On 12/10/20 8:37 PM, Dan Egli wrote:
> I know I asked before about PXE booting windows and the general
> consensus was you couldn't. But now I'm looking to PXE boot some Linux
> machines, however people are telling me that with Systemd you can't
> pxeboot. Is this true? If not, what's the best way to get things setup
> so that the machine can network boot, but systemd from box 1 doesn't
> step on systemd from box 2's toes?
>
PXE booting is usually done to install a base image to a machine.  If
you want to PXE boot and run diskless clients, you may have to shuffle
some things into the initrd and change systemd service dependencies to
start the network before mounting the root filesystem and chrooting to it. 

As said before, to have a common filesystem/image with machine-specific
customization (whether made by systemd, admin, or user) , you are going
to have to get clever with overlayfs or some combination of small NFS or
local volumes mounted into the tree.  You will have to be careful that
processes needing files in the customized mount areas are not run before
the overlay/mounts are ready, else the processes may continue to use the
open file descriptors from the original volume.

This is something you are going to have to research and play with.  It
is not likely to be a weekend project.  I know guys that do a much
simpler version of what you are asking, where only their applications
are installed to a network location, and their workstations are imaged
with a smaller, common base image.  Even something that simple can be
complicated and time-consuming to get working in the first place.

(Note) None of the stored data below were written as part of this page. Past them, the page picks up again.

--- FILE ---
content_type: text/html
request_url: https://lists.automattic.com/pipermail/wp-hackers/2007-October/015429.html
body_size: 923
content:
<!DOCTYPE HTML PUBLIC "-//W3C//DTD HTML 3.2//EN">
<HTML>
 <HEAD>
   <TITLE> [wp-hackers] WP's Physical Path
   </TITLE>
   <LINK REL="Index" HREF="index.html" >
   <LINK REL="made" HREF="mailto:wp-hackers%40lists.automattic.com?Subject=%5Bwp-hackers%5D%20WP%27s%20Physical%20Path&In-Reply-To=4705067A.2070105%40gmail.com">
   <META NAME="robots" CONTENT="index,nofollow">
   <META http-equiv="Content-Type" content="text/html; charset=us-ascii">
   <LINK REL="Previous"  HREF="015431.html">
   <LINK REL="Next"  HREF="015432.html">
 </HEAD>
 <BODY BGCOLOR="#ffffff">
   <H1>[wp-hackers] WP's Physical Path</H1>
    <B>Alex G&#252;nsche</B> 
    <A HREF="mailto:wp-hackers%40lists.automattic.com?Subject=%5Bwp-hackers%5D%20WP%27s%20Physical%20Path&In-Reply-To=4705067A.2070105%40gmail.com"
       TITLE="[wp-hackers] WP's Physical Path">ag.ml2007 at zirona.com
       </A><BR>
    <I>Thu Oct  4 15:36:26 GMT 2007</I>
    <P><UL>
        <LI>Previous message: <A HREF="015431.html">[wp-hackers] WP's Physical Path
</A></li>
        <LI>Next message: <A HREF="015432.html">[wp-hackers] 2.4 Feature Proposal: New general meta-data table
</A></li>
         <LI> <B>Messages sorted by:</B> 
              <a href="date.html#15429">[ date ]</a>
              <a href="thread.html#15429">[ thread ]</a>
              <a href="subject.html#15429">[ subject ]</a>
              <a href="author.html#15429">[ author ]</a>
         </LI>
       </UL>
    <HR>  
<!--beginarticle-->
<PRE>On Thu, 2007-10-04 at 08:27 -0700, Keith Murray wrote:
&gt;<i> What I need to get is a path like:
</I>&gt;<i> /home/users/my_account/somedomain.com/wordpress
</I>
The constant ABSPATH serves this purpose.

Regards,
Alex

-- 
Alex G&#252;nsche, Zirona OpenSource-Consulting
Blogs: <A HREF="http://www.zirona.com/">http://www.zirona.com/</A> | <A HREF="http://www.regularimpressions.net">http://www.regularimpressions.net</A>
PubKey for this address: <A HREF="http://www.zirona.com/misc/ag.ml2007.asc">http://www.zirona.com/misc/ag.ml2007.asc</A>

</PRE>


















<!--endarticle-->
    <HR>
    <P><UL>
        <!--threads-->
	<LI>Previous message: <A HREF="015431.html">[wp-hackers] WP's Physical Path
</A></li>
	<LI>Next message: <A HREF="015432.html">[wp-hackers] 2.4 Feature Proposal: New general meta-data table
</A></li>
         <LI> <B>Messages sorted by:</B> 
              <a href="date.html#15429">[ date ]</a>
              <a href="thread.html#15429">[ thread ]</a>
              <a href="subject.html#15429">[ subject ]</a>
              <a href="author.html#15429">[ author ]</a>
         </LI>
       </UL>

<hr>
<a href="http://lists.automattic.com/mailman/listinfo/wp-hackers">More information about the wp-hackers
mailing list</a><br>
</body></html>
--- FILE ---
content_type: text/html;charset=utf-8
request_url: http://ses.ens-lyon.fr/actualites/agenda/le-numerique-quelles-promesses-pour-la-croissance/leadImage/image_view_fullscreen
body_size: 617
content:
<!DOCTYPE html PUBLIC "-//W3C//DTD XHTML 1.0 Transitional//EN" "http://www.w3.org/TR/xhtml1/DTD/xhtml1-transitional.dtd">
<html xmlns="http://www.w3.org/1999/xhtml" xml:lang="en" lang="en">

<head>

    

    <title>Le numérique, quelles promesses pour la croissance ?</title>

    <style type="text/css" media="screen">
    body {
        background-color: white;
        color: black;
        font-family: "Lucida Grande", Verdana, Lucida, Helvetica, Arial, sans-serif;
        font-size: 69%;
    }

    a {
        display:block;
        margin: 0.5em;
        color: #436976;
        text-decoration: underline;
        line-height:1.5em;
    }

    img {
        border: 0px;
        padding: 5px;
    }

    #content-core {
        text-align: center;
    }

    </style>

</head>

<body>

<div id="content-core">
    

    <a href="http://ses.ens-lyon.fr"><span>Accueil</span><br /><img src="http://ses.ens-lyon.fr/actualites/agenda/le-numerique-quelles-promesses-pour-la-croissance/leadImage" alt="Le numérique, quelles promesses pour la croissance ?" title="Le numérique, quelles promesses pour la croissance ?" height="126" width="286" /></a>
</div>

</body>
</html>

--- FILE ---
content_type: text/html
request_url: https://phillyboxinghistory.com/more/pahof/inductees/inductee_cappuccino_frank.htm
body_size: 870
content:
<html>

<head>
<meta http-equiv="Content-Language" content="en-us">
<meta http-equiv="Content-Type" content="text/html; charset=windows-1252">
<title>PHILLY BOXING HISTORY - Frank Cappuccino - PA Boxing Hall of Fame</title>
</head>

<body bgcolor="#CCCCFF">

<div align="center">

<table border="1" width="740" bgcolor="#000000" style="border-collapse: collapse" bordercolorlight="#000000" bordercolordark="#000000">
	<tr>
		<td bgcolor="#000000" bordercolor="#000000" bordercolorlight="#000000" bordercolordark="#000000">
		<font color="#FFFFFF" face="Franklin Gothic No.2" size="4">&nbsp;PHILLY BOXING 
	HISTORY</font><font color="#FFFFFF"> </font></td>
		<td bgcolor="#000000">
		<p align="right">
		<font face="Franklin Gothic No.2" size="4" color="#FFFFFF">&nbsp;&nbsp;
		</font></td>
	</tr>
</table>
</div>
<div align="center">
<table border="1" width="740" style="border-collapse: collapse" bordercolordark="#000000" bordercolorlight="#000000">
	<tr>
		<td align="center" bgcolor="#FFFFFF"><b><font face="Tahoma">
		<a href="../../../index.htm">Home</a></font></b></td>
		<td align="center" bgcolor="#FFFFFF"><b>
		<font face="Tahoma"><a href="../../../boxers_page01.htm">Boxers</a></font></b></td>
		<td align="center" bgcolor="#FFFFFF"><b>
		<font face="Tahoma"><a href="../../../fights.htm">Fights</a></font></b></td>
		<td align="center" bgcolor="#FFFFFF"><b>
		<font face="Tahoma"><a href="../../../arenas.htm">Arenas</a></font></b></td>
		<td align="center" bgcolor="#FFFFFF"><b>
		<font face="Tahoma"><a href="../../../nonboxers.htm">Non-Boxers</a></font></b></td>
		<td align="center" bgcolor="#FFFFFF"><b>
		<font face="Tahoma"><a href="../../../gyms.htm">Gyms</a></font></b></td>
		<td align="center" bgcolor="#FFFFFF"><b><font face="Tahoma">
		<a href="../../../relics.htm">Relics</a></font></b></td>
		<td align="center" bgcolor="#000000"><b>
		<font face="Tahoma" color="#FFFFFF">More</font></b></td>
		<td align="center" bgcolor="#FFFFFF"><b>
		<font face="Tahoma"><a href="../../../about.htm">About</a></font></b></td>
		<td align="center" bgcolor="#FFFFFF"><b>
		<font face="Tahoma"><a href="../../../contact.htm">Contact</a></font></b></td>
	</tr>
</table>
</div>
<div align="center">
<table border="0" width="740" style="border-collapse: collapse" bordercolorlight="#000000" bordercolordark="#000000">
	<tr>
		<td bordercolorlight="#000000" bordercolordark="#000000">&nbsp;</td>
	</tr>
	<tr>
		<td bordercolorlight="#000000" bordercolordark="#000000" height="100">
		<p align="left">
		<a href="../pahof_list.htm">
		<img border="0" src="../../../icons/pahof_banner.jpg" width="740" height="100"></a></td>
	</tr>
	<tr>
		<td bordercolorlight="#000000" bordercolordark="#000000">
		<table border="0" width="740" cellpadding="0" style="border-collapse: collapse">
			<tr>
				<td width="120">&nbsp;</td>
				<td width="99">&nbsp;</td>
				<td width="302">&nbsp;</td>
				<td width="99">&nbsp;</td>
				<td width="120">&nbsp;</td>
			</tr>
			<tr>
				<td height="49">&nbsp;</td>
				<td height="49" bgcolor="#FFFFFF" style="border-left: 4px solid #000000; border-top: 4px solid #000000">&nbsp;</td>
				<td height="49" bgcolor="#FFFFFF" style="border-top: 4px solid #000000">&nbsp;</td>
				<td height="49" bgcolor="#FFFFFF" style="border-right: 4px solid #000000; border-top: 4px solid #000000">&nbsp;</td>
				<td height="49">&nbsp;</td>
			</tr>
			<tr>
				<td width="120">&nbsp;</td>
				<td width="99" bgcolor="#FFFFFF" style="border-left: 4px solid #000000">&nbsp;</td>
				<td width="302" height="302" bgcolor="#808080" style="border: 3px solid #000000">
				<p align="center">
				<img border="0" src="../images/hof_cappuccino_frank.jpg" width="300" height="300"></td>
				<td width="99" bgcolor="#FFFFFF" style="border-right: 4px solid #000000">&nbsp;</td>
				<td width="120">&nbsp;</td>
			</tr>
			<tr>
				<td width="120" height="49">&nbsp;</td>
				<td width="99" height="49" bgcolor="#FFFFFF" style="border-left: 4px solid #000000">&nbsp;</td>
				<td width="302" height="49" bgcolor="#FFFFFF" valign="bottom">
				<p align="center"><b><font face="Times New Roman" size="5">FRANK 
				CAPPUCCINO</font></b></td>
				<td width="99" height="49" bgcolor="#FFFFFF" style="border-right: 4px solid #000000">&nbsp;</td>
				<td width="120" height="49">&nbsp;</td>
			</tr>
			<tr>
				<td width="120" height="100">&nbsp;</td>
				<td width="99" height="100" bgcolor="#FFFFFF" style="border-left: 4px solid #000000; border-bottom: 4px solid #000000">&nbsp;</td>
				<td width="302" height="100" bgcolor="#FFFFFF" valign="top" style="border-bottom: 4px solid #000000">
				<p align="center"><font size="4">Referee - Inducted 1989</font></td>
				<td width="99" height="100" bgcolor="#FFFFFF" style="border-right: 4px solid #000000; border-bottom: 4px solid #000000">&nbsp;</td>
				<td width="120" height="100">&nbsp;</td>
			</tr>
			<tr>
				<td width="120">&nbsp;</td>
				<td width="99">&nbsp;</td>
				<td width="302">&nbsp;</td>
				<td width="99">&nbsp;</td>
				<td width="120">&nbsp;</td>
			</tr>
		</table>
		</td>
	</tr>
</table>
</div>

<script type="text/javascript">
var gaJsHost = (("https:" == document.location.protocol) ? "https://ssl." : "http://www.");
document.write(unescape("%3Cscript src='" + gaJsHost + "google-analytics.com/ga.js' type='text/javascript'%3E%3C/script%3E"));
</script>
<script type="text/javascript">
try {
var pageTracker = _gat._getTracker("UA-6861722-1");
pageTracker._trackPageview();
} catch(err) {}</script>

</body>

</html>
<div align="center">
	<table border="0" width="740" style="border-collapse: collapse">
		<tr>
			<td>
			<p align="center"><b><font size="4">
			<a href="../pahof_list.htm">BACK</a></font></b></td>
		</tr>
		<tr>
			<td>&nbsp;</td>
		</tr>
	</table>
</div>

As long as you enjoy trying, you'll probably learn a lot in the
process.  If your goal is to reduce your time managing a handful of
machines right now, then this is not the solution you are looking for. 
Use clusterssh to pass the same commands to multiple machines, while
still being able to easily do something different on one of the machines
as you do it.  When the number of similar machines increases, and even
clusterssh starts to get onerous, start looking into more complicate
things like saltstack/ansible/puppet/chef/cfengine, LDAP, NIS, etc.